» **The request**
From the line that includes "From what the" to the last line of the data, quote each line precisely; both boundary lines belong in the answer.

Spatial reasoning question data
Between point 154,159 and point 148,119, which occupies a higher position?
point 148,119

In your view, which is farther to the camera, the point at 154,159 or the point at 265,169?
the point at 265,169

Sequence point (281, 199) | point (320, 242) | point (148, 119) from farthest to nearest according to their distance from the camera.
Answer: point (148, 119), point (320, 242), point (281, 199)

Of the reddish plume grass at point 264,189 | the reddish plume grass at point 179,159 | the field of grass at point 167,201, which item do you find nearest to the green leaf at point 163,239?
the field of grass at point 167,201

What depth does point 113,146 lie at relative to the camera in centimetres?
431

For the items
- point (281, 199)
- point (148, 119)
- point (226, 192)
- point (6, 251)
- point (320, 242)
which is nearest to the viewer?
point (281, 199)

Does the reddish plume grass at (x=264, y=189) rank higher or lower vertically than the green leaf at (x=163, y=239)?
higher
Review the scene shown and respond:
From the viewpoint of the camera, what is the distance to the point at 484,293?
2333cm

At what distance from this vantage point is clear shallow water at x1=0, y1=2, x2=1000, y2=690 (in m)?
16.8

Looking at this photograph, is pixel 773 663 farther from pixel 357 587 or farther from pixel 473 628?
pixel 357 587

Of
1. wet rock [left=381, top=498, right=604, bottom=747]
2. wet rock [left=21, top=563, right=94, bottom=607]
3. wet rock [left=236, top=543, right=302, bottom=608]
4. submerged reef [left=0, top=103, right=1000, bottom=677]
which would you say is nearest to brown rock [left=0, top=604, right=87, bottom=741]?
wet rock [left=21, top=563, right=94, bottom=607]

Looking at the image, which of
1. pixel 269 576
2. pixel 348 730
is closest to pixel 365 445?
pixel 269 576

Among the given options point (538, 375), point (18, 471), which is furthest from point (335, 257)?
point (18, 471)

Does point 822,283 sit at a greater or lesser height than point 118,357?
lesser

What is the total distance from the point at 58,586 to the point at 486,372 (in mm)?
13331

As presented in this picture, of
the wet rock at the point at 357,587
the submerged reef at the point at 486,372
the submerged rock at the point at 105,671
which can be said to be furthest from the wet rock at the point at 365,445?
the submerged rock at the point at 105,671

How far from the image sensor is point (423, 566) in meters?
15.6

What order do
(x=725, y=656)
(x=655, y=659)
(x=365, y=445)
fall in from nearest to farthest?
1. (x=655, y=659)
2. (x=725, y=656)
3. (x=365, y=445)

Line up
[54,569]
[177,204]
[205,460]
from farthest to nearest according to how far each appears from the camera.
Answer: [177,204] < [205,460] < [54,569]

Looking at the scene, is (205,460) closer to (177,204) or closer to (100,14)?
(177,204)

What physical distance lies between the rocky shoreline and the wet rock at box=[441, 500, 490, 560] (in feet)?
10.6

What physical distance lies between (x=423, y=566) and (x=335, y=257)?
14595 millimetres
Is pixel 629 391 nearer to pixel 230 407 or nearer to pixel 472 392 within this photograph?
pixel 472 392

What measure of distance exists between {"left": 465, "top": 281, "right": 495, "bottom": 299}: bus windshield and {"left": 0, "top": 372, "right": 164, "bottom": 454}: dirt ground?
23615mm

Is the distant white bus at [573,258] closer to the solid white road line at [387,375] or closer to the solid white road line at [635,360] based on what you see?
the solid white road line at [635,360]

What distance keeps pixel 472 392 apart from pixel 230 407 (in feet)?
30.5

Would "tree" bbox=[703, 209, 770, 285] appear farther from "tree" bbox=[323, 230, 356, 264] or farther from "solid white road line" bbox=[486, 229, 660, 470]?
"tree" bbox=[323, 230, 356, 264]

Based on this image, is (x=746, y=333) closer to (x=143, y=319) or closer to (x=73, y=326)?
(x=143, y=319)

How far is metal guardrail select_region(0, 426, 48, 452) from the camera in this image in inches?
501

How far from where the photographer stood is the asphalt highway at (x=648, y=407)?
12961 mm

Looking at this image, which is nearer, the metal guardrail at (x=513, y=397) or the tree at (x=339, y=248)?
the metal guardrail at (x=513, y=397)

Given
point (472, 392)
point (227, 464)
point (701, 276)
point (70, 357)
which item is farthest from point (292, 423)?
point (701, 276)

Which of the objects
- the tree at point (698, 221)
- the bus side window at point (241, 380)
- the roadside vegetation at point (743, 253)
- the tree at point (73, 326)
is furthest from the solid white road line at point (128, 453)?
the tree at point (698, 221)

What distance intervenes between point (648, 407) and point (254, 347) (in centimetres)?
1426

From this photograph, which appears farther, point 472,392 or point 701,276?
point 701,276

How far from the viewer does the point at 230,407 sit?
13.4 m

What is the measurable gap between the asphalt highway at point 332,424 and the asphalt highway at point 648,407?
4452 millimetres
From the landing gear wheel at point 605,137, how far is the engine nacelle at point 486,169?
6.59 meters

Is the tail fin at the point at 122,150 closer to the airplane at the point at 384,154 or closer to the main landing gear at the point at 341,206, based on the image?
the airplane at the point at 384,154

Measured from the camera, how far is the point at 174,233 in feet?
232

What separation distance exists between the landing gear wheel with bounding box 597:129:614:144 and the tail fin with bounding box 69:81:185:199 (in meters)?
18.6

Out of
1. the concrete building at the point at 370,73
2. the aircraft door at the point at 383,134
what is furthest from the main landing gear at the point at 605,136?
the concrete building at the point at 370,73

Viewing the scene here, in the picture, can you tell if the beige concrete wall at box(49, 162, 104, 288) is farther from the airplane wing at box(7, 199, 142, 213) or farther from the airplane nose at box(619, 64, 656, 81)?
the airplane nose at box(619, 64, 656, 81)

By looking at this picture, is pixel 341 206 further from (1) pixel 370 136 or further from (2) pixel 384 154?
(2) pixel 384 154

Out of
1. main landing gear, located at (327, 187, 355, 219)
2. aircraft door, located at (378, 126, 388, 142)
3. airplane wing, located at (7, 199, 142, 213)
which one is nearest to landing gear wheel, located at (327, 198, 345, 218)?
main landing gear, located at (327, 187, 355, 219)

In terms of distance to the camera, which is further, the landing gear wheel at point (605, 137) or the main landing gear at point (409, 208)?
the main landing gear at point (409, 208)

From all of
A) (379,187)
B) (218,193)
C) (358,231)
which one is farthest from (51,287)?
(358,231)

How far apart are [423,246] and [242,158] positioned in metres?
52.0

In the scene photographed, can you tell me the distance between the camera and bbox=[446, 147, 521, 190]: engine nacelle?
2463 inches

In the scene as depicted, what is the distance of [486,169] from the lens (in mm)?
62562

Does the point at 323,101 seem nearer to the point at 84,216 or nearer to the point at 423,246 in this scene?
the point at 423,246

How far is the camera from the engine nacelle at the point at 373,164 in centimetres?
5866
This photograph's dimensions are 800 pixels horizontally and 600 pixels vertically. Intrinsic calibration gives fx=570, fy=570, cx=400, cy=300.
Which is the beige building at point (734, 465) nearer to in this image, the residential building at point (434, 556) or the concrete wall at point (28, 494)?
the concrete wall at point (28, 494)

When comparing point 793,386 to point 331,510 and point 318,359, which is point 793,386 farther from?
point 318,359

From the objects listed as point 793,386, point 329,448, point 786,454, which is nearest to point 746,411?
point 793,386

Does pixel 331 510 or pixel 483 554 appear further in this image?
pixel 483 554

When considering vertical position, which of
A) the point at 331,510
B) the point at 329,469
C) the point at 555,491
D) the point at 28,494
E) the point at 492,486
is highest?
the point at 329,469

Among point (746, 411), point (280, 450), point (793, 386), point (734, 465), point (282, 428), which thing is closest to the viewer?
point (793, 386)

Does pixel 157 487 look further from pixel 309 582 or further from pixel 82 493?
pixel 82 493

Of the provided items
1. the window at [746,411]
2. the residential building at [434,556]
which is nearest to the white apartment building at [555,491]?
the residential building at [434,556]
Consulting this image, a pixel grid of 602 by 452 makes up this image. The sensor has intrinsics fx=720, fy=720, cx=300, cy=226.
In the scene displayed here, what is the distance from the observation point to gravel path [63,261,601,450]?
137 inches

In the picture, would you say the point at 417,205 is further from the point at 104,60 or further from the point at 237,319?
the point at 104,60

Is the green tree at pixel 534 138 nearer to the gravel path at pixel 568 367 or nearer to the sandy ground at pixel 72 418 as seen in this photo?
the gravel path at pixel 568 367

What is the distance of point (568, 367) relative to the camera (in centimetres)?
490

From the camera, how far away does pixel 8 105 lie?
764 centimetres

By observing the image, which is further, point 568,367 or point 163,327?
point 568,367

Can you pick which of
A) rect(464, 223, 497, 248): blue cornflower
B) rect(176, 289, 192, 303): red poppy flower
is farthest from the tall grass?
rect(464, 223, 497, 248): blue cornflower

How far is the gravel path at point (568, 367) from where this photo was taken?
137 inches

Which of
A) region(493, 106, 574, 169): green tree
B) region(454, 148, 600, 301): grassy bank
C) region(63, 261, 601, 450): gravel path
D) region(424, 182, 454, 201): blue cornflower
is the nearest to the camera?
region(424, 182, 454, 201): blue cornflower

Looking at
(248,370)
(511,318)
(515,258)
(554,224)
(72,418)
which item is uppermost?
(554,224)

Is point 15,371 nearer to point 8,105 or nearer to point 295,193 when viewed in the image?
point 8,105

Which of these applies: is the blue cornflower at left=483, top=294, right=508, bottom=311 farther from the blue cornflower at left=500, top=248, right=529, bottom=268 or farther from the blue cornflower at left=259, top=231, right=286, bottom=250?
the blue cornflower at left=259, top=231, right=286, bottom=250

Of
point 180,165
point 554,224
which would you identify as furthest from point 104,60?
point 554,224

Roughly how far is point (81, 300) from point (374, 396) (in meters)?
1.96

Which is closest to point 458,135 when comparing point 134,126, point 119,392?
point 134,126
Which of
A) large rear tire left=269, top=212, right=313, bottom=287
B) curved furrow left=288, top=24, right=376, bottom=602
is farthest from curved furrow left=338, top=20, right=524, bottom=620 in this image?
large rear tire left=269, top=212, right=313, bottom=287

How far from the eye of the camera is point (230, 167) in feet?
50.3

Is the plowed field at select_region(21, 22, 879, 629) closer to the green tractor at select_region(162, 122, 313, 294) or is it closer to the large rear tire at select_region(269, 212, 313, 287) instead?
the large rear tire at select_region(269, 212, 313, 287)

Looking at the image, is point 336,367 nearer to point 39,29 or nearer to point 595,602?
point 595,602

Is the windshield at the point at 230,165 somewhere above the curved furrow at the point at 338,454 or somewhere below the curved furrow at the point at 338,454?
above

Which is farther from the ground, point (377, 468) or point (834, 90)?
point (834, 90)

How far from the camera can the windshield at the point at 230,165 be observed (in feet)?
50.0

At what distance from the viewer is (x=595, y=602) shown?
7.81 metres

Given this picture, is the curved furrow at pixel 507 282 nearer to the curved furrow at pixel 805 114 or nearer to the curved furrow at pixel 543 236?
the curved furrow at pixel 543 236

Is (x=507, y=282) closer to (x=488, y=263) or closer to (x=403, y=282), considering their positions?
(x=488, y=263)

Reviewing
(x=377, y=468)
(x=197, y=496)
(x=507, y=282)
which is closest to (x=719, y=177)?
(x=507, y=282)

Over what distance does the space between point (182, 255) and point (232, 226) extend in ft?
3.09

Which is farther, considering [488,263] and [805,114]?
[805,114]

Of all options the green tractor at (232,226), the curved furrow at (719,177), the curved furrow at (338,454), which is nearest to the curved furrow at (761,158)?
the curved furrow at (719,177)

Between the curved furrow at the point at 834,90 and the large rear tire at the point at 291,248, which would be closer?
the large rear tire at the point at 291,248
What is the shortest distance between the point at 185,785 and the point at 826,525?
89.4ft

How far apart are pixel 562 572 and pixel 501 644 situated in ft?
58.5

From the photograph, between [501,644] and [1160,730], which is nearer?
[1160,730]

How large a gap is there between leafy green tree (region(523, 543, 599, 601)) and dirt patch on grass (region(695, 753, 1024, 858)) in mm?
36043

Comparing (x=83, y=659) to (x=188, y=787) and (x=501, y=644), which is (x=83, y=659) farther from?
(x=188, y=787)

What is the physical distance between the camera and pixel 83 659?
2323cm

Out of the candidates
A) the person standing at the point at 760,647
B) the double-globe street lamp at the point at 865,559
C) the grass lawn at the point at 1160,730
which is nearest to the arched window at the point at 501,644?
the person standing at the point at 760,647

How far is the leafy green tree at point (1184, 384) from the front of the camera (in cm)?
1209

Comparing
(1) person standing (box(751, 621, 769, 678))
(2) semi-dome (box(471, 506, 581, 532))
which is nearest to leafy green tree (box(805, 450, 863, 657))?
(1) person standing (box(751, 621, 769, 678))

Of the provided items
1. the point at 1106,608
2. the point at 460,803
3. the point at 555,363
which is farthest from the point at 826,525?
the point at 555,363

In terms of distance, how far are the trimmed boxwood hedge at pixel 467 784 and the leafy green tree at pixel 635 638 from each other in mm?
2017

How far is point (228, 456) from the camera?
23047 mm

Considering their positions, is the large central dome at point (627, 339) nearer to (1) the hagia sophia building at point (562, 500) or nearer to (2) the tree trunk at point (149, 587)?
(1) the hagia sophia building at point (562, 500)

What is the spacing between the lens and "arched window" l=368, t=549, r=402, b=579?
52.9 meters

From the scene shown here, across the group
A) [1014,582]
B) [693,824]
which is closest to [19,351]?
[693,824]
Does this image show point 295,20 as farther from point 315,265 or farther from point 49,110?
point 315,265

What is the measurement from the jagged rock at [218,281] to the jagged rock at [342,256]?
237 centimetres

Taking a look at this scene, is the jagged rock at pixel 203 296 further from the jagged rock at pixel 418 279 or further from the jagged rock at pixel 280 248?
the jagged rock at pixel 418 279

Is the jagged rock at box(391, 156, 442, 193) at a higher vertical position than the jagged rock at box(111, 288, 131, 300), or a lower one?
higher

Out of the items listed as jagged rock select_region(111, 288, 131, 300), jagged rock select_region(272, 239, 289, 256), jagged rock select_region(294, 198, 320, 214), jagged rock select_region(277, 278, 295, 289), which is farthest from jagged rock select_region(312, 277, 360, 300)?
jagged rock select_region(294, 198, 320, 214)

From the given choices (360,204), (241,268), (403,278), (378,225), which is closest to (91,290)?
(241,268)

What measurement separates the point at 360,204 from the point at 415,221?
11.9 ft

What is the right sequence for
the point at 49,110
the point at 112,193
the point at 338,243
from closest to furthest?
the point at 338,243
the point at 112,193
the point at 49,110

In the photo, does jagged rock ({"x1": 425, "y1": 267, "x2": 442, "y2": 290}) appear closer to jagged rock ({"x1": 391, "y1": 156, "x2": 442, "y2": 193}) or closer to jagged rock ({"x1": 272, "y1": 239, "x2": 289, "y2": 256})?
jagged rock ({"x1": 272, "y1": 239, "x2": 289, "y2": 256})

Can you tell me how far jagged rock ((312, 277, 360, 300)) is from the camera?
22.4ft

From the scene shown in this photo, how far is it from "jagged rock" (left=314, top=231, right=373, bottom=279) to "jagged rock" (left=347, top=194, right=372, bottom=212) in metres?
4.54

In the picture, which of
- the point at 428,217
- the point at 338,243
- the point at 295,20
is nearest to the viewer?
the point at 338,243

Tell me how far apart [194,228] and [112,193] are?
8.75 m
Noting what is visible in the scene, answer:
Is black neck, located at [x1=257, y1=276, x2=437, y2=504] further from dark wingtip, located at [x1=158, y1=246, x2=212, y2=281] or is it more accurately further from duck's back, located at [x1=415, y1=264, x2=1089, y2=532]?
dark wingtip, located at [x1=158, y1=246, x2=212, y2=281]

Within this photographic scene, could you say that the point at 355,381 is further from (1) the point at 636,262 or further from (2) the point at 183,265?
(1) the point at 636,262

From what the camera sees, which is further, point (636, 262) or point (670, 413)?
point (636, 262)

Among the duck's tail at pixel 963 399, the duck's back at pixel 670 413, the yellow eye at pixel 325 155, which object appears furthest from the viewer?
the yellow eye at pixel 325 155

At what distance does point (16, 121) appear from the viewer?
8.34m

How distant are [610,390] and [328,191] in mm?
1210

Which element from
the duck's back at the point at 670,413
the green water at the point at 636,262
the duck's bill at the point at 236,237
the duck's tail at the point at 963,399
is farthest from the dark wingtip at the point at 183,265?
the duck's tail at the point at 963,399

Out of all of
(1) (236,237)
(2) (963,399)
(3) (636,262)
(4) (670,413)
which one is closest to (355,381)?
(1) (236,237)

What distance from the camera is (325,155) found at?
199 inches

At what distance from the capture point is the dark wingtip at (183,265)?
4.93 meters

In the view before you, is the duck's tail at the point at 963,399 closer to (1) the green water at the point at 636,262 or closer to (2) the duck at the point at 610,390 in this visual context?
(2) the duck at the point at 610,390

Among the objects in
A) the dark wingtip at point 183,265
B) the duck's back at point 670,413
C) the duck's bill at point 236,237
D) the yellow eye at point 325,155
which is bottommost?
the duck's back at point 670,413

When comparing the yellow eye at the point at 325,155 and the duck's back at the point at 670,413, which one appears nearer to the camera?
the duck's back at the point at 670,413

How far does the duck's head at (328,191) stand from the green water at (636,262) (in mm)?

» **Output for this exercise**
From what the camera sees, which is further, point (636, 262) or point (670, 413)?
point (636, 262)

Among the duck's tail at pixel 963 399, the duck's back at pixel 670 413, the yellow eye at pixel 325 155, which object appears furthest from the viewer?
the yellow eye at pixel 325 155

At what distance does point (16, 121) appear from the viewer?
8.34m

How distant are [610,390] and [328,191] in mm?
1210

Which element from
the duck's back at the point at 670,413
the green water at the point at 636,262
the duck's bill at the point at 236,237
the duck's tail at the point at 963,399
is farthest from the dark wingtip at the point at 183,265?
the duck's tail at the point at 963,399

Out of all of
(1) (236,237)
(2) (963,399)
(3) (636,262)
(4) (670,413)
which one is closest to (355,381)?
(1) (236,237)

What distance from the camera is (325,155) found at?
199 inches

At what distance from the capture point is the dark wingtip at (183,265)?
4.93 meters

In the view before you, is the duck's tail at the point at 963,399 closer to (1) the green water at the point at 636,262 or closer to (2) the duck at the point at 610,390 in this visual context?
(2) the duck at the point at 610,390

Among the objects in
A) the dark wingtip at point 183,265
B) the duck's back at point 670,413
C) the duck's bill at point 236,237
D) the yellow eye at point 325,155
which is bottommost?
the duck's back at point 670,413

When comparing the yellow eye at the point at 325,155 and the duck's back at the point at 670,413, which one appears nearer to the camera?
the duck's back at the point at 670,413

How far does the duck's head at (328,191) stand from the green water at (636,262) (in mm)?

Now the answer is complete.